Will they get out? One may chance to strike the hole which his warm body kept open, as he rises to breathe; but it is more likely that he will come up under the ice, and drown. I have occasionally found a dead duck beneath the ice or floating in the water of a salt-hole. It had been surprised, no doubt, while sleeping, and, diving in fright, was drowned under the ice, which had silently spread like a strange, dreadful covering over its bed.

Probably the life of no other of our winter birds is so full of hardship as is that of the quail, Bob White.

In the early summer the quails are hatched in broods of from ten to twenty, and live as families until the pairing season the next spring. The chicks keep close to the neighborhood of the home nest, feeding and roosting together, under the guidance of the parent birds. But this happy union is soon broken by the advent of the gunning season. It is seldom that a bevy escapes this period whole and uninjured. Indeed, if one of the brood is left to welcome the spring it is little less than a miracle.

I have often heard the scattered, frightened families called together after a day of hard shooting; and once, in the old pasture to the north of Cubby Hollow, I saw the bevy assemble.

It was long after sunset, but the snow so diffused the light that I could see pretty well. In climbing the fence into the pasture, I had started a rabbit, and was creeping up behind a low cedar, when a quail, very near me, whistled softly, Whirl-ee! The cedar was between us. Whirl-ee, whirl-ee-gig! she whistled again.

"There she stood in the snow with head high, listening anxiously."
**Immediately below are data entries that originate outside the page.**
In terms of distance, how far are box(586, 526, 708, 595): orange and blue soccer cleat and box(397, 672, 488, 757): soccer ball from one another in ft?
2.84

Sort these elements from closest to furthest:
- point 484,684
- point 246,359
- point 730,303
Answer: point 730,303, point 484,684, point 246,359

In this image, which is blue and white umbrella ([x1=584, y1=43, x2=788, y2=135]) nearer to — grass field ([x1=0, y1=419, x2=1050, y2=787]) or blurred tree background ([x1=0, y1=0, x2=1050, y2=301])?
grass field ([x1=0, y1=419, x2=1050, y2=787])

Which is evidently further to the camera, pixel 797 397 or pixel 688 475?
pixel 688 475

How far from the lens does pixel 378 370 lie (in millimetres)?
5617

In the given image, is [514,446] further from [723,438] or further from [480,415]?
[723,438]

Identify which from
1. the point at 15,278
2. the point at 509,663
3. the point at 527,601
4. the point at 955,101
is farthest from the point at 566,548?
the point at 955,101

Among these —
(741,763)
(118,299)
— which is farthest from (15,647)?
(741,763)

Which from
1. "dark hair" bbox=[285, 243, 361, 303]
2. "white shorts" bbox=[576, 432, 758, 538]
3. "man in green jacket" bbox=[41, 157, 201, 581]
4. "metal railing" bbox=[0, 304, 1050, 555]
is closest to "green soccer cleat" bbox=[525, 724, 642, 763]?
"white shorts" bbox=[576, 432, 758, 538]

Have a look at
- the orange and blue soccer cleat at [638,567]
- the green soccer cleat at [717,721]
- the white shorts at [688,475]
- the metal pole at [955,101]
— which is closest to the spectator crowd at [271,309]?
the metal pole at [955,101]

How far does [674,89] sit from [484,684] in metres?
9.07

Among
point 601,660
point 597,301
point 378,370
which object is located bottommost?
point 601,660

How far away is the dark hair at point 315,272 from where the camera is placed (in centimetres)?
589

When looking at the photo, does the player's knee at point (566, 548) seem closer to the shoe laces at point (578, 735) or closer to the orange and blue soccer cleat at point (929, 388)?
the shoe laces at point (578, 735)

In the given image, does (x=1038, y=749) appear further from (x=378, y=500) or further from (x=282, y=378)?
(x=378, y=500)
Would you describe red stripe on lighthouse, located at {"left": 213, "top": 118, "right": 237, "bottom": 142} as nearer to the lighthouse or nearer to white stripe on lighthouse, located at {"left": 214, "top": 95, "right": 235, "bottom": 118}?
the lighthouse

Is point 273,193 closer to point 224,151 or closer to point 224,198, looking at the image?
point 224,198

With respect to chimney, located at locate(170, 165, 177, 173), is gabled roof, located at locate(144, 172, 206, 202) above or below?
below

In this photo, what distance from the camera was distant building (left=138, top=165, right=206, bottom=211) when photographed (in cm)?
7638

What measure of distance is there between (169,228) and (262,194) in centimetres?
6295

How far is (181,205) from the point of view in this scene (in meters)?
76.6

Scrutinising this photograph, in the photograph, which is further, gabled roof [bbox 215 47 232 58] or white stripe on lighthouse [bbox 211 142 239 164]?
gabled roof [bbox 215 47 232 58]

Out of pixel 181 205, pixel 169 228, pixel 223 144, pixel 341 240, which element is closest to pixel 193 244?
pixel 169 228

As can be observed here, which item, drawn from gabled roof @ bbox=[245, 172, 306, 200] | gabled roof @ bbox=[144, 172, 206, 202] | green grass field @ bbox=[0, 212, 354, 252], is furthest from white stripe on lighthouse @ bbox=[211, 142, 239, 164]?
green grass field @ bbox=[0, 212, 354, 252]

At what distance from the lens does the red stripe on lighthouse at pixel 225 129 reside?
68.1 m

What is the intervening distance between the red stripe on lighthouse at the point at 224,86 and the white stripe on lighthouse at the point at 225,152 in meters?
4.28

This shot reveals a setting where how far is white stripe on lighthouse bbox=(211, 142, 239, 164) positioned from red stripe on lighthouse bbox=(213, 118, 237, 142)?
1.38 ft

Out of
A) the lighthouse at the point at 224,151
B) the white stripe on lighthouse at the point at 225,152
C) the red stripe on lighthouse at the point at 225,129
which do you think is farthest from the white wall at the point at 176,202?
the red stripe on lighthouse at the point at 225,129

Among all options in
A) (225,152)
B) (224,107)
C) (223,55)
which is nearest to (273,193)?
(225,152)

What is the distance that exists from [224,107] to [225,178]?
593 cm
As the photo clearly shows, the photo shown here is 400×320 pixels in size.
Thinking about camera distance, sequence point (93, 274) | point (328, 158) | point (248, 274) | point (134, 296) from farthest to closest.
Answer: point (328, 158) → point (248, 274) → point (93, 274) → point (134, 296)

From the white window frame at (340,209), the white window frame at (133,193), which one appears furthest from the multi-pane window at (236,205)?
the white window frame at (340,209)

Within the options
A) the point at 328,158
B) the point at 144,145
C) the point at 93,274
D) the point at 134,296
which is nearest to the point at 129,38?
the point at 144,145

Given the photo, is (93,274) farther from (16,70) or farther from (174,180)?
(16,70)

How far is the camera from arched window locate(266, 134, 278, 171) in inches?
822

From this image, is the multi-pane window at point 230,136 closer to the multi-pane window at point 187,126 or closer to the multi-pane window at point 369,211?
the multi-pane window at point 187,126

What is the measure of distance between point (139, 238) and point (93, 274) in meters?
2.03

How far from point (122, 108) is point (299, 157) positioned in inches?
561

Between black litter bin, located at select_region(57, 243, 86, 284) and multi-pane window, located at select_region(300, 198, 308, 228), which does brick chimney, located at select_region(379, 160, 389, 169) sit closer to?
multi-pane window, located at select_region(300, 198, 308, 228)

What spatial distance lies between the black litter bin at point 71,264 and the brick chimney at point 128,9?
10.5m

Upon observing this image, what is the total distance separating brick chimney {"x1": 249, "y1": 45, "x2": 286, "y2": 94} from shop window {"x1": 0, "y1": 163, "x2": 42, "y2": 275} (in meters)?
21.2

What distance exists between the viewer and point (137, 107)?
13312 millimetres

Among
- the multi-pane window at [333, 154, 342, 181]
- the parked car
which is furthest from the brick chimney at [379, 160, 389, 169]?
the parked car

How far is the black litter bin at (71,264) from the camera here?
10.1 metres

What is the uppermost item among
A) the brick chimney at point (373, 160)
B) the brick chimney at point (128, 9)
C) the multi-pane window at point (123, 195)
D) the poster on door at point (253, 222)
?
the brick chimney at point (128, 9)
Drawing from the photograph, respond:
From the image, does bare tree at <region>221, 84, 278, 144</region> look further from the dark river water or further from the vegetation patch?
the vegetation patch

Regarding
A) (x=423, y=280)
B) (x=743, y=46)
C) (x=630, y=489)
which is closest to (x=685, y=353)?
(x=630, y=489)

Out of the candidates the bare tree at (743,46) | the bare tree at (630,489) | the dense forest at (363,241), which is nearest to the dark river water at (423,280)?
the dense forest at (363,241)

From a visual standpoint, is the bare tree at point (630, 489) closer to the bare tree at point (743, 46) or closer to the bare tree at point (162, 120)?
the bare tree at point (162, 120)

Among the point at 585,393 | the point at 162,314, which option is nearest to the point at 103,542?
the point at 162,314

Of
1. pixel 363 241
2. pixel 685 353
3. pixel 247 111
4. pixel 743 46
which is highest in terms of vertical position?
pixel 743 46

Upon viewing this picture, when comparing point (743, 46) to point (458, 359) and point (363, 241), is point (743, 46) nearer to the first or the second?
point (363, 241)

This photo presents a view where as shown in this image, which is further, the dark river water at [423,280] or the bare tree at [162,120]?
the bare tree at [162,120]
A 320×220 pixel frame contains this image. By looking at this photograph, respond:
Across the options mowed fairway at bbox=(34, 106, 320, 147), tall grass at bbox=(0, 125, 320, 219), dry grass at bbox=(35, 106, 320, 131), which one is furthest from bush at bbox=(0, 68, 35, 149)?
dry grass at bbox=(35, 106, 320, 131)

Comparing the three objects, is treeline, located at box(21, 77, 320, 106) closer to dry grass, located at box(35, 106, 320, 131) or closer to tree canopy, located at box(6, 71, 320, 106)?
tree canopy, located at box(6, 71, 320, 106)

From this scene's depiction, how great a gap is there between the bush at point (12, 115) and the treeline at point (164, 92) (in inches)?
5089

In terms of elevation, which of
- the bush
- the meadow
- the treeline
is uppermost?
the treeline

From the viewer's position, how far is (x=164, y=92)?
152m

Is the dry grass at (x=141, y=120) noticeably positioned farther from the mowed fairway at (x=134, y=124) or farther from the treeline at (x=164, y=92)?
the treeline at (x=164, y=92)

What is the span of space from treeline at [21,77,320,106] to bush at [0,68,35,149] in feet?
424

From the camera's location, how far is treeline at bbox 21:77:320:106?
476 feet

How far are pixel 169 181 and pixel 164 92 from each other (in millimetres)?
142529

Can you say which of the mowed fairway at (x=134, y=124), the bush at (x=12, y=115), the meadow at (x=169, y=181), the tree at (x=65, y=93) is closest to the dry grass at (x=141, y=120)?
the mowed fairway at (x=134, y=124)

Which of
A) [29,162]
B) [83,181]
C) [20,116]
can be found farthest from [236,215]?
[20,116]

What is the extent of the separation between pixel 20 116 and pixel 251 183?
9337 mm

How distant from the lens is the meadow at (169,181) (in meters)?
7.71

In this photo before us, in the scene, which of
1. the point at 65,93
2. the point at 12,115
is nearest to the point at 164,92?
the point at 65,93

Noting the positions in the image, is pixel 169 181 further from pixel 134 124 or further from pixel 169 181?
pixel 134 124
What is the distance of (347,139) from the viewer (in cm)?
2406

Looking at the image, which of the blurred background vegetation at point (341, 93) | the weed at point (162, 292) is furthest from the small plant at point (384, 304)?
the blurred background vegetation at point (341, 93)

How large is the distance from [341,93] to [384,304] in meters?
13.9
It was the sweetest bird-note I ever heard, being so low, so liquid, so mellow that I almost doubted if Bob White could make it. But there she stood in the snow with head high, listening anxiously. Again she whistled, louder this time; and from the woods below came a faint answering call: White! The answer seemed to break a spell; and on three sides of me sounded other calls. At this the little signaler repeated her efforts, and each time the answers came louder and nearer. Presently something dark hurried by me over the snow and joined the quail I was watching. It was one of the covey that I had heard call from the woods.